**CHALLENGE**
Recast the records from the line with "Based on the" through the end of the records as a Markdown table with the columns Row and Line, one numbered row per line. Leave out blank lines and the pictures.

☆ ☆ ☆ ☆

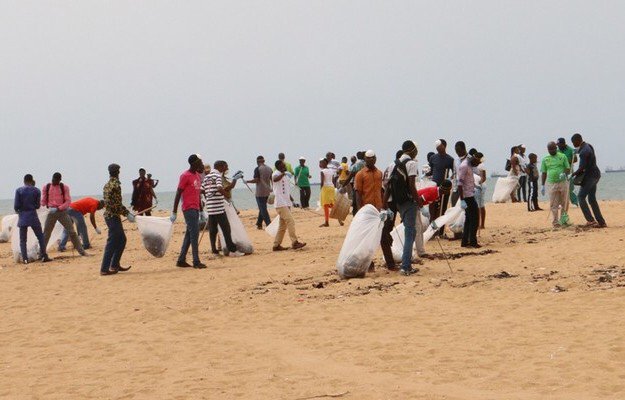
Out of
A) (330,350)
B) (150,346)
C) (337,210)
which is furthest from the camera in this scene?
(337,210)

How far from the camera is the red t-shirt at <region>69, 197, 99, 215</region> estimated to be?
53.4 feet

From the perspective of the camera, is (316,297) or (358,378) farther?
(316,297)

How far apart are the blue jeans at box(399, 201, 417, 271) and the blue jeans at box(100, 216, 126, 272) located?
4.41 meters

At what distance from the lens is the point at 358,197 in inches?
448

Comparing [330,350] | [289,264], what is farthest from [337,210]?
[330,350]

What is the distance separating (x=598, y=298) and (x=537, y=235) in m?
6.57

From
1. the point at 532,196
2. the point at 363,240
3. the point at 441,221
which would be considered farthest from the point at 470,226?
the point at 532,196

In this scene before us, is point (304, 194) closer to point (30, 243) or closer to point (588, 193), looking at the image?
point (30, 243)

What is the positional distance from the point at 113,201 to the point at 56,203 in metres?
3.26

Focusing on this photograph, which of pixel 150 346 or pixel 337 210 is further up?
pixel 337 210

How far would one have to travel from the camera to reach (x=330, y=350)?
701cm

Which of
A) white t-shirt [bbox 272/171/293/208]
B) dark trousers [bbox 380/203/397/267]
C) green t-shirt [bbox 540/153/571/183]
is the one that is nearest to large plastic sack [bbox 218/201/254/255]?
white t-shirt [bbox 272/171/293/208]

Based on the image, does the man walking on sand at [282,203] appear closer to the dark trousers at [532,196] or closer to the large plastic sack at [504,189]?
the dark trousers at [532,196]

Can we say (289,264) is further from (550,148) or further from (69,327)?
(550,148)
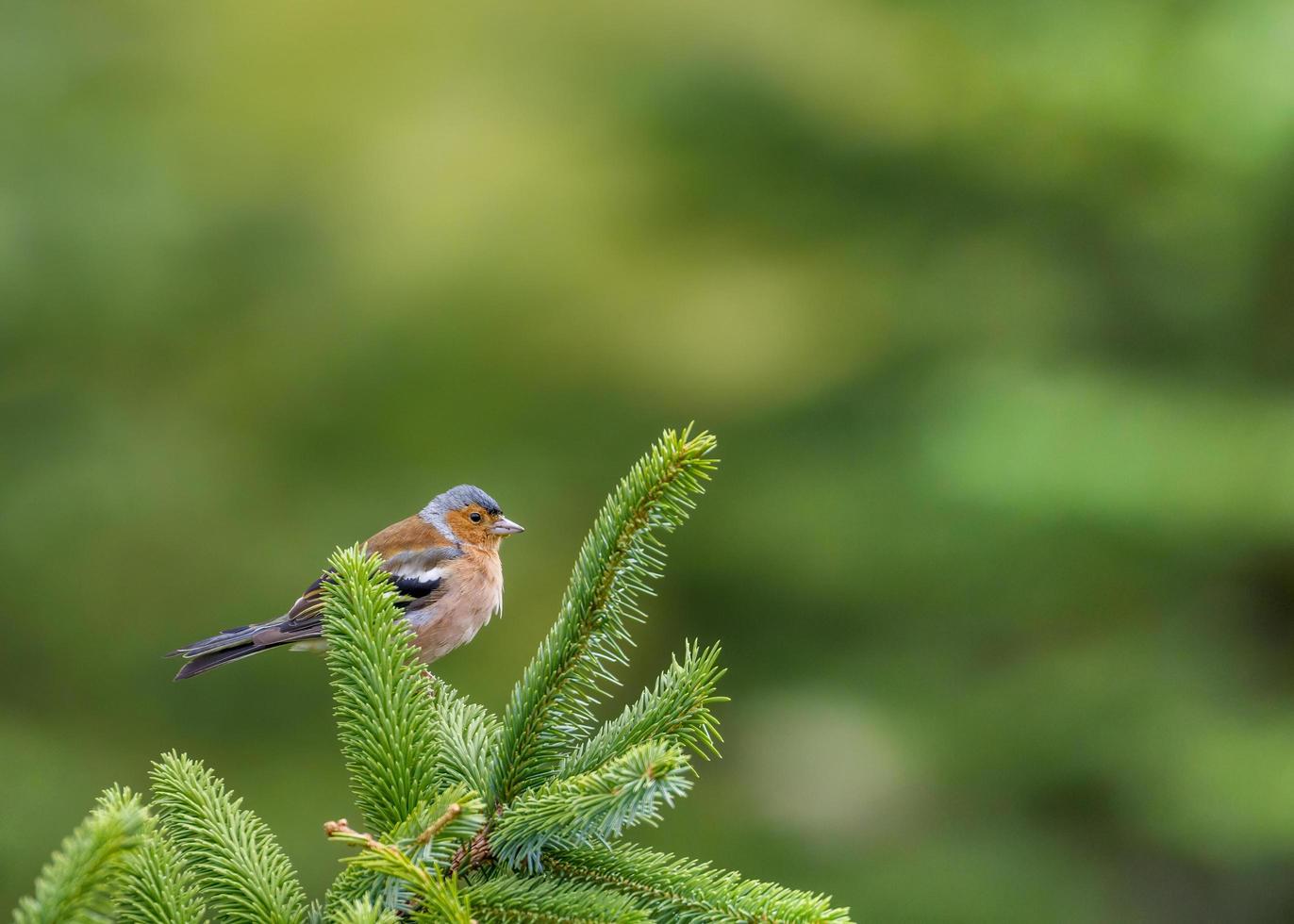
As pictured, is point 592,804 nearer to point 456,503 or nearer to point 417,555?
point 417,555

☆ ☆ ☆ ☆

**TASK ANSWER**
| Row | Line |
|---|---|
| 1 | Based on the image, does the man walking on sand at [282,203] appear closer to the dark trousers at [532,196] or closer to the large plastic sack at [504,189]? |
| 2 | the dark trousers at [532,196] |
| 3 | Can we say (289,264) is further from (550,148) or further from (69,327)? |
| 4 | (550,148) |
| 5 | As pictured, is point 592,804 nearer to point 456,503 or nearer to point 417,555? |
| 6 | point 417,555 |